|Authority - is the author named? Is the source reputable?
Currency - how recently was the information published?
Relevance - is the information useful to you?
Accuracy - can the information be verified in other sources?
Bias - does the author have a specific purpose or agenda?
Be cautious if you can't find the author's name or credentials. An exception is a magazine or newspaper article written by an unnamed staff reporter. When there is no author given, the authority of the source is based on the reputation of the publisher or producer of the information. What is the author's level of education? Is he or she an authority on the subject? Is the author affiliated with a well-known organization, university, or government agency? For a web page, is it hosted by a reputable organization, or is it someone's personal web page? For original research, is it published in a peer-reviewed journal?
How recently was the information published? For a web page, how recently was it updated? How long ago was the research conducted and how old are the statistics? Don't expect up-to-the-minute statistics for everything because it takes time to compile and publish them, but keep in mind that sometimes the information is published long after it is collected.

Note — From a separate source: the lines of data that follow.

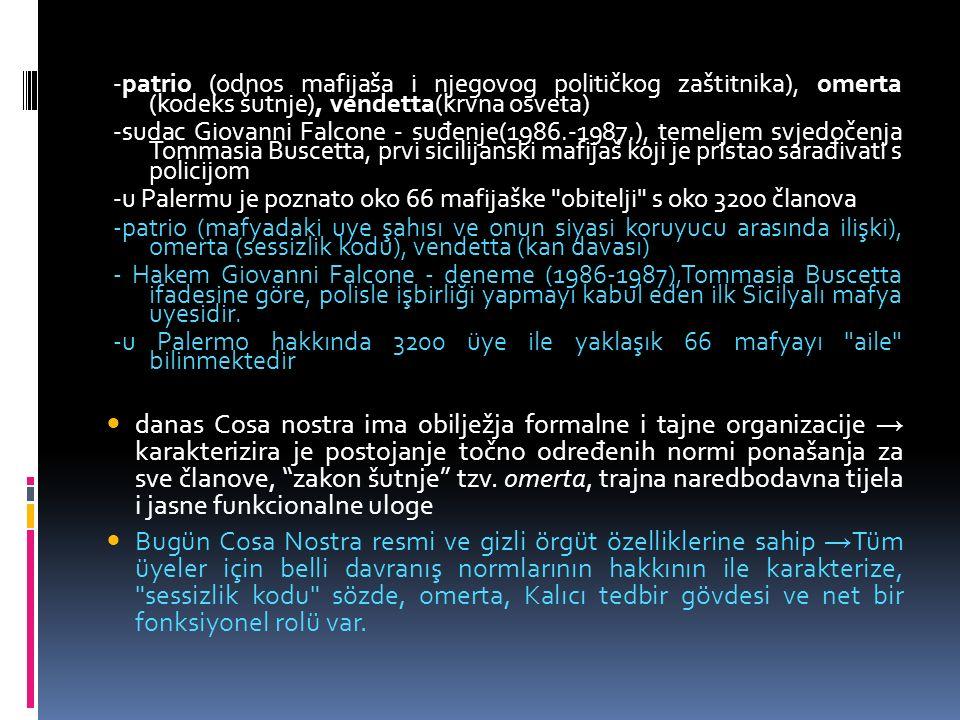  Trijada je izrazito okrutna, konspirativna, čemu pogoduje jezična i kulturna barijera, služi se karakterističnim načinima komuniciranja (posebni znaci i tradicionalni jezik).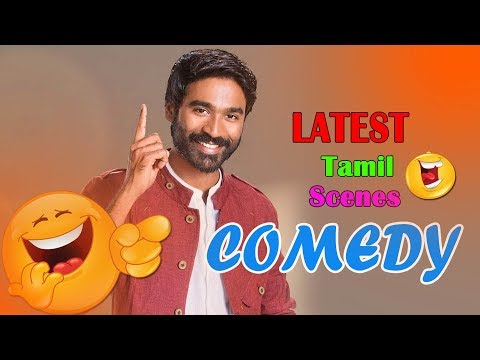 Tamil Movie Comedy Scenes | Dhanush Latest Movie Comedy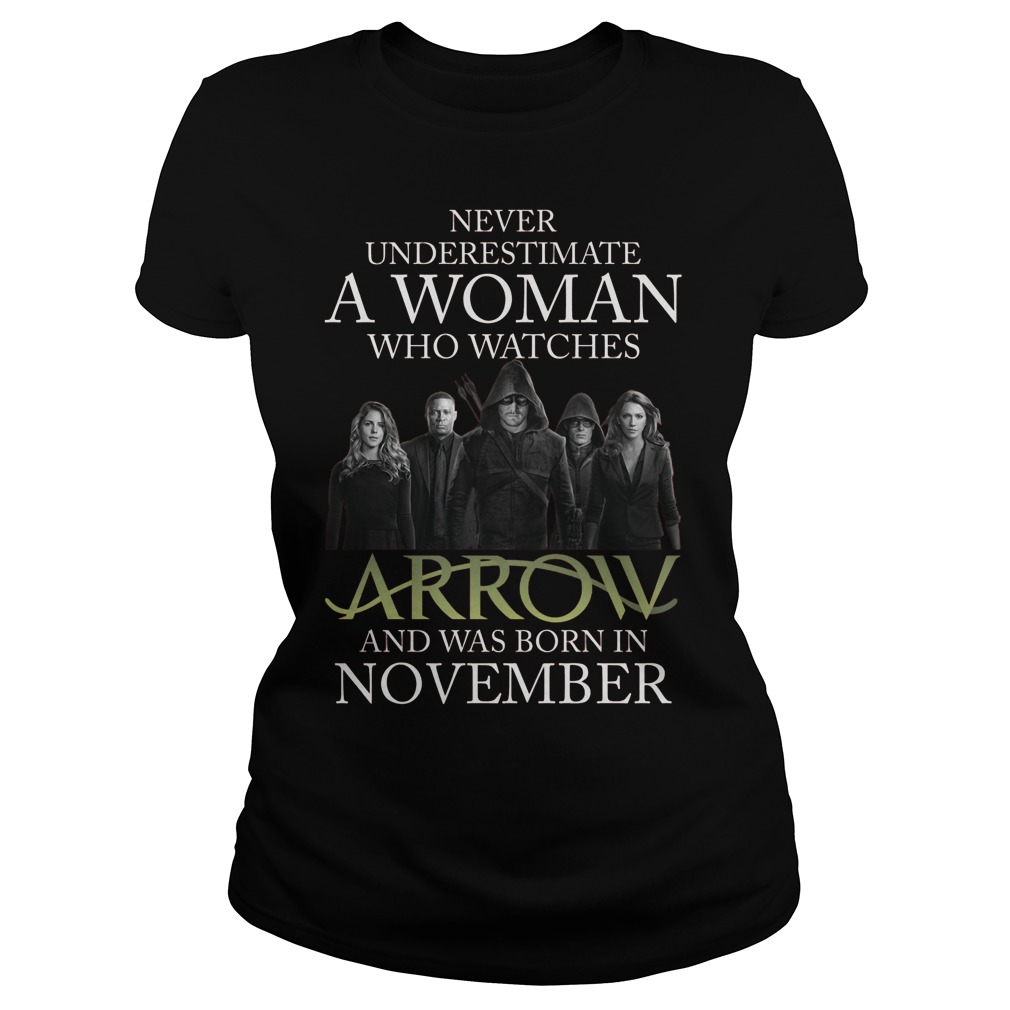 Never Understimate A Woman Who Watches Arrow And Was Born In November Ladies Tee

It is especially important that medical and health information be up to date. You could use an older source for history and background information, but make sure you check more recent sources for new developments.
Is the information useful to you? Just because an article or web page matches the key words you searched for, that doesn't mean it will have information you can use. If you are writing a paper on the effect of home computers on everyday life, you don't need a computer repair manual. Even if the topic matches, it may be written for a different audience. A brief article may not have enough detail.
Can the information be verified in other sources? Is there any proof? Do you know any of the information given to be false? If one statement on a web page is false, the rest is also suspect. Urban myths are often passed around as facts, and facts "everybody knows" may not be true. Look for the original source when possible.
Does the author have a specific purpose or agenda? Is the author trying to persuade the reader to a particular point of view? Be skeptical of a web site that touts the benefits of an alternative medical treatment when it includes a link to buy the product, for example. For a political issue, make sure you get information from organizations or individuals on more than one side of the issue.
ACRAB is just one way of looking at evaluation; we also have a great checklist using CAARP!
These websites have more extensive information and advice on evaluating websites and other sources of information.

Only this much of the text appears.